En tal marco, sería justo decir que las poblaciones pobres y racializadas de las favelas brasileñas se ven interpeladas por dicho discurso securitario, no tanto por “ser” xenófobas y violentas, sino por la esperanza de vivir en paz. Si esto deviene efectivamente así o no, es otra discusión. El punto es que en función de la experiencia cotidiana ciertos discursos pueden y logran hacer sentido, e interpelan de diferentes formas determinadas posiciones de sujeto (de clase, de raza, de género). En tal marco, partir de la idea de que los sectores afrodescendientes no pueden votar por Bolsonaro en la medida en que sus dichos son xenófobos, implica suponer que 1: Un elector se concibe a sí mismo solo en su dimensión étnico-racial y 2: Que tal posición es problematizada por todos en los términos en los que los académicos suelen hacerlo. Es momento de entender que el dato empírico de un color determinado de piel no implica su significación en torno a su forma de subordinación étnico-racial.
La representatividad política, por tanto, constituye una relación entre ciertas formas de interpelar a los individuos y las subjetividades inacabadas que estos desarrollan con sus específicos sentidos en su experiencia cotidiana. Es por ello que partir de la idea de la casi fatalidad del conservadurismo de los sectores populares – entre otras cosas por una supuesta falta de educación o “conciencia” – nos pone en un lugar de enunciación elitizado y, peor aún, nos llevan a un terreno interpretativo desde el cual no logramos entender sus opciones electorales.
En tal orden de cosas, lo urgente implica reconstruir los vínculos sociales entre las fuerzas políticas de izquierdas y dichos sectores en el territorio. Escuchar, mucho más que hablar, y entender por qué ciertos discursos hacen sentido de una u otra forma para quienes hace algunos años y en distintos países de la región votaron de forma masiva a fuerzas progresistas. Por lo tanto, antes que “crear conciencia”, entendiéndolo como un ejercicio vertical entre alguien que sabe y alguien que no, la clave en este terreno para enfrentar a las derechas está en la lucha por la significación de las problemáticas populares y la reconciliación entre su dimensión redistributiva y de reconocimiento, a los efectos de cristalizar formas institucionales que den una respuesta transversal y articulada.

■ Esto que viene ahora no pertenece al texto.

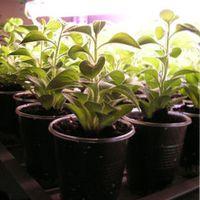 калибрахоа выращивание из семян в домашних условиях
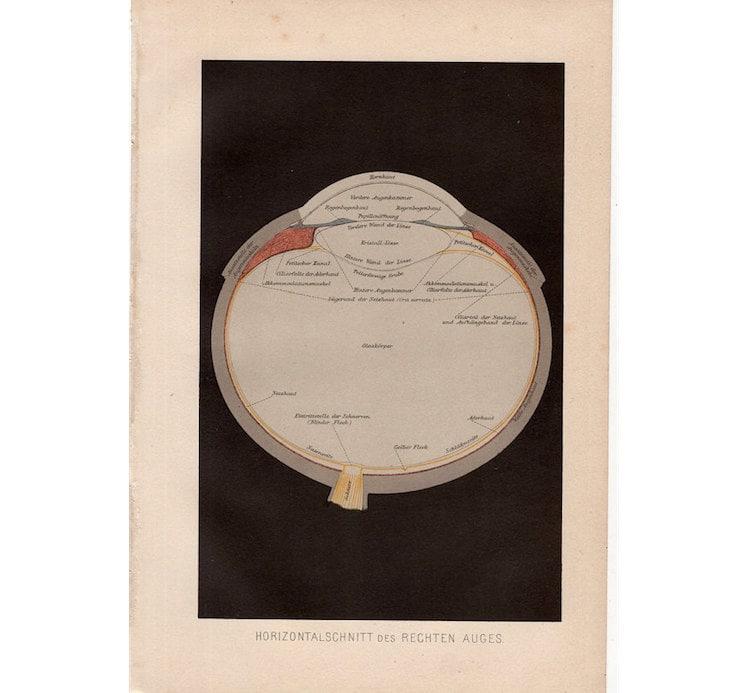 1887 antike Auge Druck Augapfel Anatomie original antiken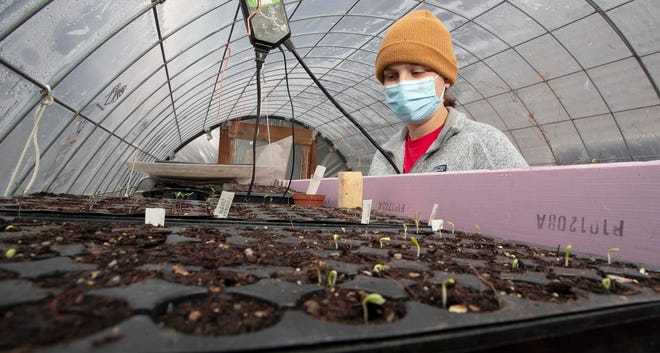 Sam Laswell, of Sheboygan, looks over the start of her plants in her green house,, Thursday, March 25, 2021, in Sheboygan, Wis.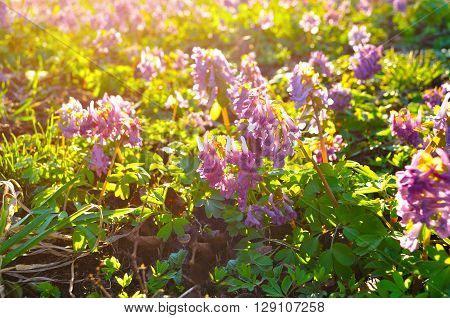 Flowers of Corydalis halleri or Corydalis solida in spring blossom - spring sunset landscape. Shallow depth of field. Selective focus at the central flowers.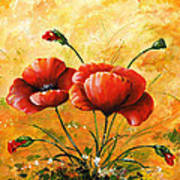 My Poppies 047 Poster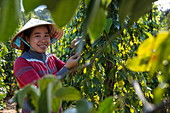 Happy woman harvests peppercorns at the Thuan Dong Pepper Farm, Cua Can, Phu Quoc Island, Kien Giang, Vietnam, Asia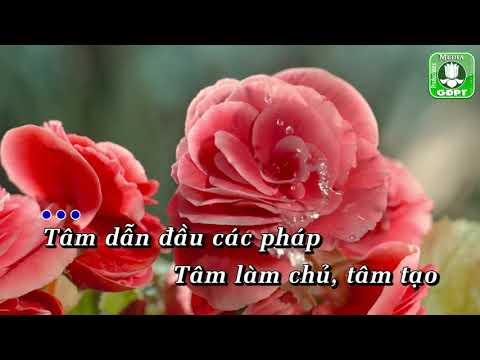 Tâm New cover [Karaoke] -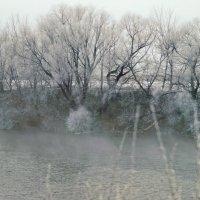 Зимний туман :: sorovey Sol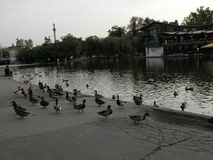 Nature, oiseaux, sur la Hongrie Photo stock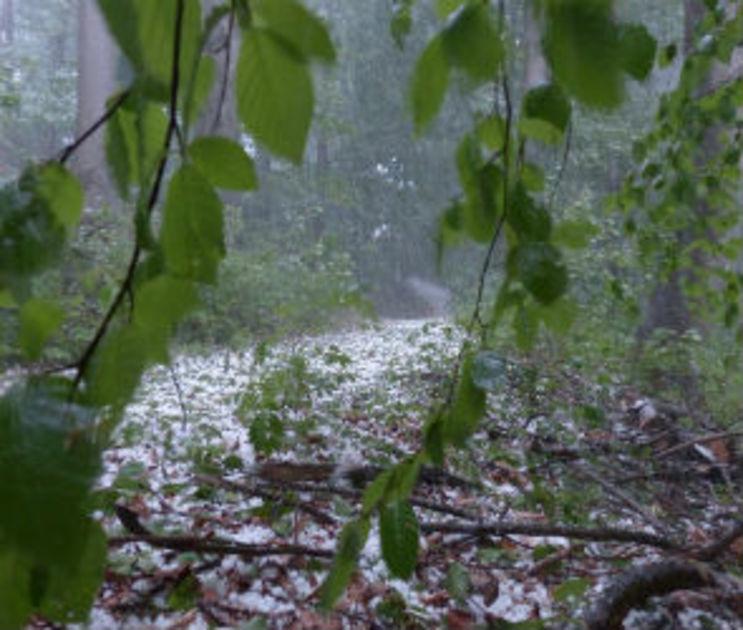 Спасатели предупредили о дожде, граде и грозах в Воронежской области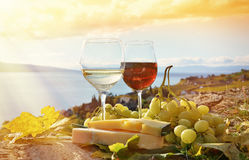 Wine, cheese and grapes Stock Image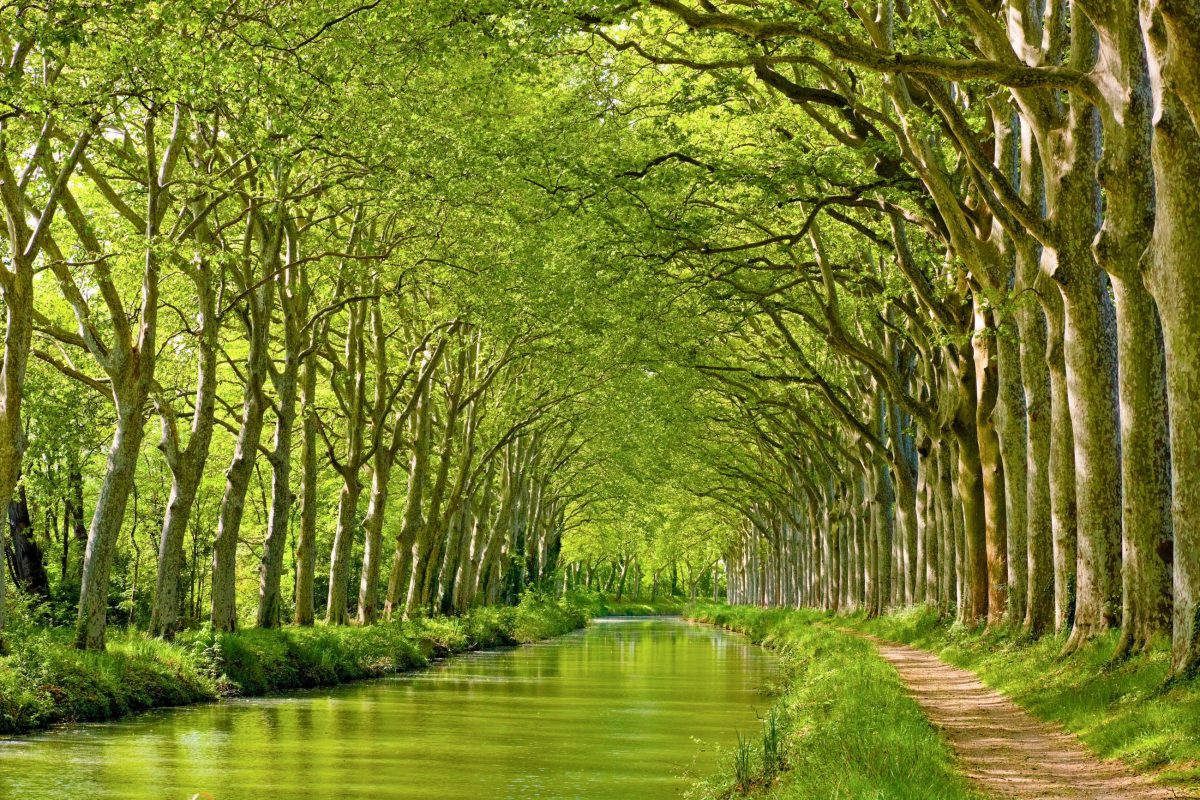 42.000 Platanen am Ufer verleihen dem Canal du Midi in Toulouse ein unverwechselbares Flair, Frankreich - © Yuryev Pavel / Shutterstock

En definitiva, tal vez el paso que haya que dar, además de reconstruir una articulación política progresista que combata todas las formas de subalternidad, tiene que ver con poner bajo crítica nuestras arraigadas formas de significar a los pueblos. Probablemente allí podremos ver en qué medida más falsa era nuestra conciencia.
[1] Para el caso de Brasil, por ejemplo, resalta la forma en que las poblaciones vulnerables del Estado de Roraima, limítrofe con Venezuela, se lanza a las calles para exigir a los recién migrados del país caribeño que vuelvan a su país.